Task requirements :: Find the string "granularity" in the listing below and return each line it appears in.

Working data ::
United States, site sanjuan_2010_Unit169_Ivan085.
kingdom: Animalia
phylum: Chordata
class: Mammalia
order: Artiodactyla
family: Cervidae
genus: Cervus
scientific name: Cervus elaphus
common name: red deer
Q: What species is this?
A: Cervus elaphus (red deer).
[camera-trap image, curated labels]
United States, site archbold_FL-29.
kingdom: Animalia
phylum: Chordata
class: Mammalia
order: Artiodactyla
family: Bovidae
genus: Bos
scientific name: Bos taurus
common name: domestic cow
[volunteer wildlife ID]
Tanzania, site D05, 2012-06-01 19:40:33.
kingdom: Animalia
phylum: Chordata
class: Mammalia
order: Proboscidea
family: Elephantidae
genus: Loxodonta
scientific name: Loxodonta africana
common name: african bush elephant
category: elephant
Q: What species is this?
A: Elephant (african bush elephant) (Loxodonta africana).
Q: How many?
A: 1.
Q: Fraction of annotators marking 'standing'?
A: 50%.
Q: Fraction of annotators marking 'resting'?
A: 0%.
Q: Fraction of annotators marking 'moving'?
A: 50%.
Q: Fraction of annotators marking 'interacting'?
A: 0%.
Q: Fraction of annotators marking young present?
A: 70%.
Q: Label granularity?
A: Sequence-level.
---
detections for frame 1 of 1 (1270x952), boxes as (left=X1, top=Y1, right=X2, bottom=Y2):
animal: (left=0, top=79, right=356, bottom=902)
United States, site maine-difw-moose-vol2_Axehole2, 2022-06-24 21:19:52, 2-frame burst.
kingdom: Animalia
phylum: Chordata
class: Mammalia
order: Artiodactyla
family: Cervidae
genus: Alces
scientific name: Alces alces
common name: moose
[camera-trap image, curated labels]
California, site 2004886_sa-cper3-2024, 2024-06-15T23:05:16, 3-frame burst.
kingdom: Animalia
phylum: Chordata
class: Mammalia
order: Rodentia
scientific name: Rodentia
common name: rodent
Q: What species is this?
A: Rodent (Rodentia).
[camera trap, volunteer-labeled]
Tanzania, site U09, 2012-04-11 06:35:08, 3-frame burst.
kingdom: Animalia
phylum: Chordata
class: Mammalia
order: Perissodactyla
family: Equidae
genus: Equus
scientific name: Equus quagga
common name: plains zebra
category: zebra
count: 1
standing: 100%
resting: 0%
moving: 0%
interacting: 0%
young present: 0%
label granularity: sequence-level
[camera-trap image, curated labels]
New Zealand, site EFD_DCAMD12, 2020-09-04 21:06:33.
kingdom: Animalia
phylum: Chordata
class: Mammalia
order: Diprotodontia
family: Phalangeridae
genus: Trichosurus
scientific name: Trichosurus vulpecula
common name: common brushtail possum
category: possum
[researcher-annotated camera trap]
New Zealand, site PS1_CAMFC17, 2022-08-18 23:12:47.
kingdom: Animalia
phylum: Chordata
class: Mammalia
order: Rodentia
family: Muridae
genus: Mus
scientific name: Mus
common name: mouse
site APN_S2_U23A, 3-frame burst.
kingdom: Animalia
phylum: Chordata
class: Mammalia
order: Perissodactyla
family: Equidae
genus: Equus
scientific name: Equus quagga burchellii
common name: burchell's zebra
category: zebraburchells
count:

Task answer ::
Q: Label granularity?
label granularity: sequence-level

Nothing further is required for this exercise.